Is it the same for you ?
Thanks !
Similar experience though not exactly the same. Disappointing the new kernel didn’t fix it for you.
The key error is this (from journalctl):
amdgpu: MES failed to respond to msg=MISC (WAIT_REG_MEM)
amdgpu: failed to reg_write_reg_wait
workqueue: amdgpu_tlb_fence_work [amdgpu] hogged CPU for >13333us
The behavior I experience is: I’ll notice the mouse sort of stutter – kind of move, but not well. This is the immediate signal that the system is being overwhelmed. Occasionally, if I immediately stop interacting soon enough and let it sit for ~30 seconds, it will recover. But usually, it still fails. Pressing a key gives no response. After a few seconds, the mouse freezes and I know it’s dead.
This thread has kind of become the lead on this issue. Note that the latest post (as of now) reports success after moving to 7.0 kernel.
I have not tried this but will if my kernel update doesn’t fix it. I’ll know tomorrow after being in the office for a few hours.
I’ll wait for your test, but I’m getting to think we’re not facing the same issue (though I’ve had a problem where the stuttered like you describe, with 100% CPU workload for no apparent reason).
@Trenien a warm welcome to our forum and thanks for sharing your observations. Have you been able to arrive at a solution for this or have you had to choose a completely different environment?
I’ll be using it all day tomorrow and, given recent history, it should definitely manifest after a few hours of regular office work. I will report back at end of the work day what I find.
In the meantime, you should share what errors you are seeing. They should be pretty obvious at the bottom of the journal created in the session that freezes – visible via journalctl -b -1 after you restart following the forced shutdown. If you aren’t sure about the specific errors, you can share the entire log via journalctl -b -1 --no-pager | nc termbin.com 9999 and share the link.
I have marked my post on the 6.19.14 kernel as the solution. I went all day without a single error related to MES. I’ll report back later if there are any changes in status.

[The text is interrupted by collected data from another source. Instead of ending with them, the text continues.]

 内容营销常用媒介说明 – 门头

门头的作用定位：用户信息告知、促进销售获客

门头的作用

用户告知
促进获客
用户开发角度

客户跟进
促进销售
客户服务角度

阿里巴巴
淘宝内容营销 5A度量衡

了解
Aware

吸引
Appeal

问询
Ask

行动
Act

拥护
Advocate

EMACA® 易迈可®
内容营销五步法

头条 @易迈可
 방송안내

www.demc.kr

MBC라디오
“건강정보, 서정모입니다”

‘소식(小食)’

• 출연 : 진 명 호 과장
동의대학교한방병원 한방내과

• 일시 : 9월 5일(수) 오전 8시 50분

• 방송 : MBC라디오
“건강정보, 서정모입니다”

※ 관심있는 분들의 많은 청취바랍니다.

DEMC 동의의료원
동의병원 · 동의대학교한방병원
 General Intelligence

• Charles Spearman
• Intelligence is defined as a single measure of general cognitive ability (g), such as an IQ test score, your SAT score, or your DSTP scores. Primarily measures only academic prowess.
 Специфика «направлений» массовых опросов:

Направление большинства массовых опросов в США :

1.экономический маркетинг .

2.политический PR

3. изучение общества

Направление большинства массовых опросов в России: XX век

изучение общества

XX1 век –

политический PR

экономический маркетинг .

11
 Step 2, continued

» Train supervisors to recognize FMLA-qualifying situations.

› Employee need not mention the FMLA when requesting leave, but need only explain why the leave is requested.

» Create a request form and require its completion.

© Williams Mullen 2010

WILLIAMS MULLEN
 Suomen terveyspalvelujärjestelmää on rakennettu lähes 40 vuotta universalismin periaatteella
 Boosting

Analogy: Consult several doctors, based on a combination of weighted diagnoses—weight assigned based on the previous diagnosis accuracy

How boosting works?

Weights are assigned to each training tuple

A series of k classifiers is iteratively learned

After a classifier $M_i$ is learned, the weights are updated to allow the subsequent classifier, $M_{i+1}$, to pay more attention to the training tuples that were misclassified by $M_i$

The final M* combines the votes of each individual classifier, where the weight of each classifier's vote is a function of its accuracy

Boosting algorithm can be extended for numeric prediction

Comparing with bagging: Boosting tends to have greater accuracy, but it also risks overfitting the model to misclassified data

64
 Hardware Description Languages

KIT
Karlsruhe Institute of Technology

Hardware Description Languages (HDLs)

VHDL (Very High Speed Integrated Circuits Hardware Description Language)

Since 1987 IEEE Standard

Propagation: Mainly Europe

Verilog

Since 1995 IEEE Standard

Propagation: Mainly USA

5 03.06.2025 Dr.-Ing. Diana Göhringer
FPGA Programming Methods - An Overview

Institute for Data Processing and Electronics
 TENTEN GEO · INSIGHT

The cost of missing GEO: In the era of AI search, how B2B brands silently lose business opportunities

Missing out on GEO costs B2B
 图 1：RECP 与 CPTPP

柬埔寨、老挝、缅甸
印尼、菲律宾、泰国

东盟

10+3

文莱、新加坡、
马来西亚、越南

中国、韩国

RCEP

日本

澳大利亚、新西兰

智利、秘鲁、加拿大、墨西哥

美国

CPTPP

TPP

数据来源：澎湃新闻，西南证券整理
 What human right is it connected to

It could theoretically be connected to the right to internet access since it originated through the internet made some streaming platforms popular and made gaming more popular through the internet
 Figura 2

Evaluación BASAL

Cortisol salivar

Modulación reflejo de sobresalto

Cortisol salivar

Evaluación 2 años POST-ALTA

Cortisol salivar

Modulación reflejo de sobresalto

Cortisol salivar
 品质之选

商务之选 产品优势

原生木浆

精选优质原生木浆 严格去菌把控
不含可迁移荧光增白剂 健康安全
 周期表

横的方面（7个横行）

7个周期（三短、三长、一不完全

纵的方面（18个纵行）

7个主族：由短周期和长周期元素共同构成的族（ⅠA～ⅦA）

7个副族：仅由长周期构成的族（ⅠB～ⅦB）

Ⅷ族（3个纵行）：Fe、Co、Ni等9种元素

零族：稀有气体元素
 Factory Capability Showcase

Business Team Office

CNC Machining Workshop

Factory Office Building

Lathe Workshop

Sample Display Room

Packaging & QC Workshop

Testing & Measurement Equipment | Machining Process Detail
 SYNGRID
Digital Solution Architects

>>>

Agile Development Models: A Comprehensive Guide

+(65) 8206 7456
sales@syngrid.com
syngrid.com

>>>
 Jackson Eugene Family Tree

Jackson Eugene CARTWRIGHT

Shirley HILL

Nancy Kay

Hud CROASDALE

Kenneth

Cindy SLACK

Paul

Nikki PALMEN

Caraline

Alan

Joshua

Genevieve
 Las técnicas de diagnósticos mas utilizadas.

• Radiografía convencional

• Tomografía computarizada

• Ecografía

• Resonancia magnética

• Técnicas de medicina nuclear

But going all day with no sign of the issue is pretty good confirmation.
As a plus, it even eliminated a couple other small issues I’d been dealing with.
However, be aware this will likely move your system out of normal lanes for updates until this or a later kernel comes along. I’m willing to deal with that to make my system workable. And I’m willing to offer some guidance to others if someone has the same issue
I’ve had one freeze since updating the kernel, so it’s significantly better than before. Not perfect though.
I had a bug getting the journal. I’ll do it next time it freezes
Thanks
UPDATE: Kernel 6.19.14 is EOL as of 22 April 26 and the next stable is 7.0.x. My plan is to continue with 6.19.14 for a solid ten full days* of office use. If I reach that without any sign of the issue returning, I will then move to the 7.0.x kernel (next stable release). Given history (and that Linux Mint is revisiting their release strategy), I expect this will happen long before 7.0.x shows up in Linux Mint 23. But doing so will put me in line to receive 23 when it arrives.
*Ten days may be seem excessive but given how this issue appeared and then gradually increased in frequency, I just want to ensure I’ve allowed adequate time to feel confident it is fixed.
UPDATE: Ubuntu now has 7.0 in the HWE channel and it became available for Linux Mint. I have moved to it and will test it for a solid seven days of office work to confirm. But, based upon three solid days working with 6.19.14 and having zero errors, my confidence is at 90%.